- TEXTO DE LECTURA -
---+---

Ansiada resolución
El 28 de enero de 2013 el Juez Miguel Ángel Gálvez resolvió enviar a juicio a los generales retirados, el ex presidente José Efraín Ríos Montt y José Mauricio Rodríguez Sánchez, basándose en que las pruebas, testimonios y peritajes aportados durante más de ocho horas por el fiscal del Ministerio Público fundamentaban la acusación de delitos de genocidio y contra deberes de la humanidad. Se les acusa de ser responsables de quince masacres en que perecieron más de 1771 personas de la etnia ixil. Entre las pruebas fueron aportados los planes militares de campaña Victoria 82 y Firmeza 83, Operación Sofía y Operación Ixil en los que se establecía la eliminación de subversivos, y cómo esta cualidad se refería a cualquier ciudadano que no simpatizara con el gobierno militar, incluyendo a niños, ancianos o mujeres embarazadas. Según dichos planes, la población de algunas regiones indígenas, como la ixil, era considerada automáticamente simpatizante de la guerrilla y, sin más pruebas, declarada como enemigo interno, por lo que debía ser eliminada.
La valiente y ansiada resolución del juez Gálvez arrancó un aplauso emocionado de la parte demandante (sobrevivientes mayas y organizaciones pro justicia), mientras la otra parte, familiares y colegas de militares (algunos de los cuales no disimulaban gestos y equívocas actitudes de racismo, como perfumarse insistentemente al sentir la cercanía de campesinos indígenas) apenas logró conservar su compostura al escuchar el dictamen del juez. En la calle sonaron cohetillos, mientras en la sala las señoras elegantes no lograban contener algunas lágrimas que resbalaron y tiñeron de sombra sus mejillas.
Larga lucha por ver la justicia
Sin ser una sentencia condenatoria, la resolución justificaba la euforia. Era un hito brillante en catorce años de lucha de las víctimas y de las organizaciones pro justicia guatemaltecas. Para esa lucha, los militares ya habían preparado su estrategia política. En agosto de 1989 Ríos Montt fundó el partido Frente Republicano Guatemalteco (FRG). El FRG logró importante –y desconcertante- apoyo popular, precisamente en las regiones donde más sangre había derramado la represión: una demostración clara de hasta qué punto la estrategia contrainsurgente del terror, cuyo icono era precisamente la figura de Ríos Montt, permanecía activada, eclipsando y arrebatando la conciencia de las comunidades mayas. Desde su partido, el general se desempeñó durante 18 años, de 1994 a 2012, como poderoso diputado, como presidente del Congreso, e incluso intentó –contraviniendo la Constitución- postularse como presidente de la república.

---+---

- MATERIAL DE CONSULTA -
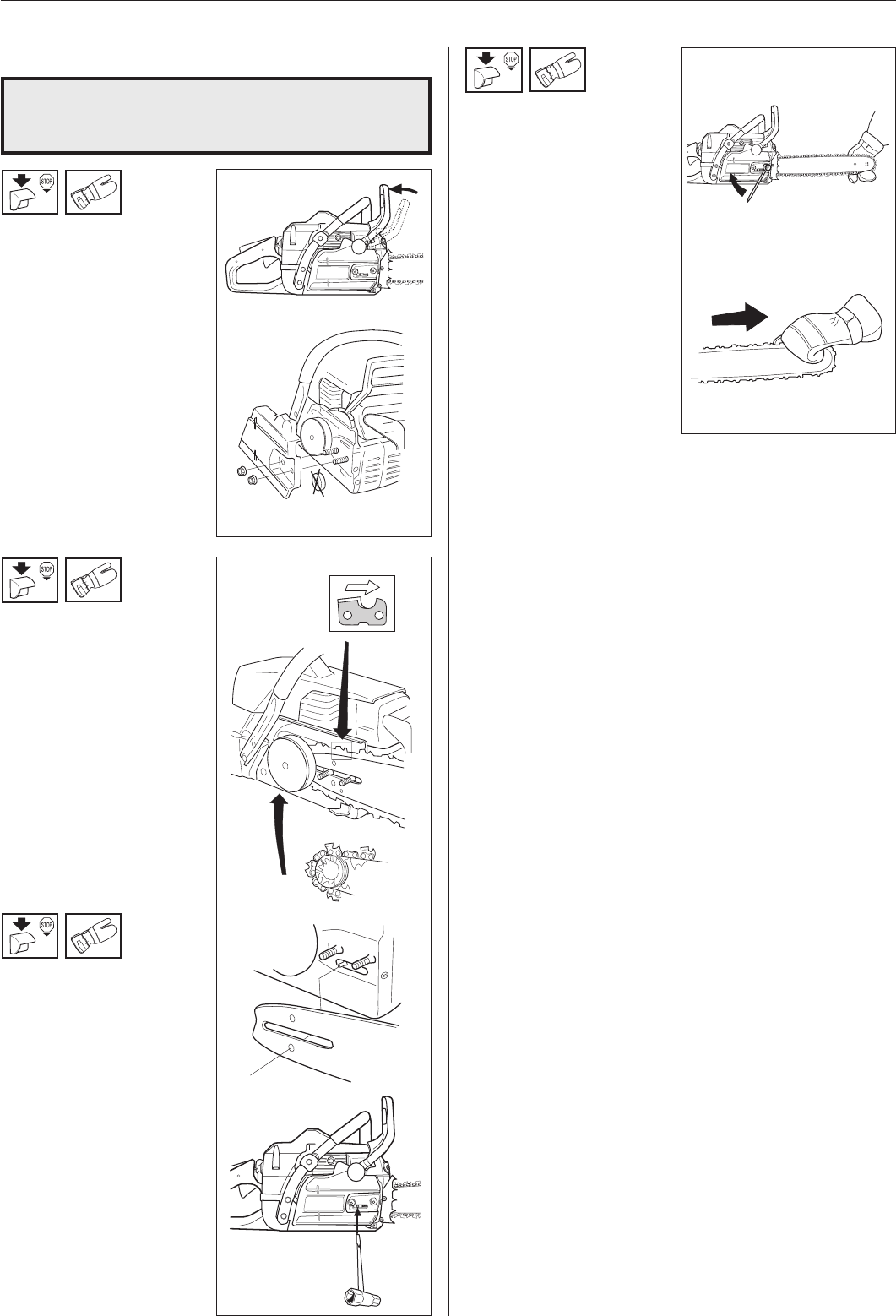 STOP

STOP

STOP

STOP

---+---

- ACTIVIDADES PROPUESTAS -
A. Enumera los planes militares que, según el texto sobre el juicio a Ríos Montt, se aportaron entre las pruebas.
B. Indica si cada afirmación concuerda con el texto sobre el juicio a Ríos Montt y justifica tu respuesta con una cita literal:
(i) El juez Gálvez resolvió enviar a juicio a los acusados el 28 de enero de 2013.
(ii) La resolución del juez fue una sentencia condenatoria.
(iii) Ríos Montt fundó el Frente Republicano Guatemalteco en agosto de 1989.
C. Prosigue el texto sobre el juicio a Ríos Montt a partir de su última oración.

- CLAVE DE RESPUESTAS -
A.
- Victoria 82
- Firmeza 83
- Operación Sofía
- Operación Ixil

B.
(i) Sí: "El 28 de enero de 2013 el Juez Miguel Ángel Gálvez resolvió enviar a juicio a los generales retirados".
(ii) No: "Sin ser una sentencia condenatoria, la resolución justificaba la euforia."
(iii) Sí: "En agosto de 1989 Ríos Montt fundó el partido Frente Republicano Guatemalteco (FRG)."

C.
De manera que las víctimas y las organizaciones pro justicia topaban con un desesperante muro de impunidad. Eso motivó a la Premio Nobel, Rigoberta Menchú y a grupos de víctimas para presentar en 1999 ante la Audiencia Nacional de España su denuncia contra Efraín Ríos Montt y otros siete altos mandos guatemaltecos. Y aunque el año siguiente el juez español Ruiz Polanco dictó orden internacional de captura contra el general, la justicia guatemalteca rehusó cumplirla y la Corte de Constitucionalidad dejó más tarde sin efecto lo actuado en España alegando incompetencia de la Audiencia española para juzgar a ciudadanos guatemaltecos.
Aun sabiendo que chocaban con la impunidad institucionalizada, numerosas personas mayas sobrevivientes, organizadas en 22 asociaciones hicieron frente común en la Asociación por la Justicia y la Reconciliación (AJR) y presentaron en junio de 2001 denuncia penal por genocidio y crímenes contra la humanidad ante tribunales guatemaltecos contra Ríos Montt y otros militares de alto rango. Su demanda fue aceptada, pero el proceso avanzó trabajosamente. La defensa de los generales recurría sistemáticamente a la interposición de recursos legales ante las diferentes instancias de la justicia guatemalteca.
La lucha de la AJR y otras organizaciones civiles siguió y, porque resultaba imposible ocultar el infierno con un dedo, los pasos avanzaron. Los jueces acabaron por autorizar la revisión de los planes de campaña militares: Victoria 82, Firmeza 83, Operación Ixil y Plan de Operaciones Sofía. Sin embargo, el Ministro de la Defensa se negó a presentarlos alegando estar bajo secreto militar. Requerido después por la Corte de Constitucionalidad, el Ministro sólo entregó dos de los planes, uno de ellos muy incompleto, y aseguró que los otros dos habían desaparecido.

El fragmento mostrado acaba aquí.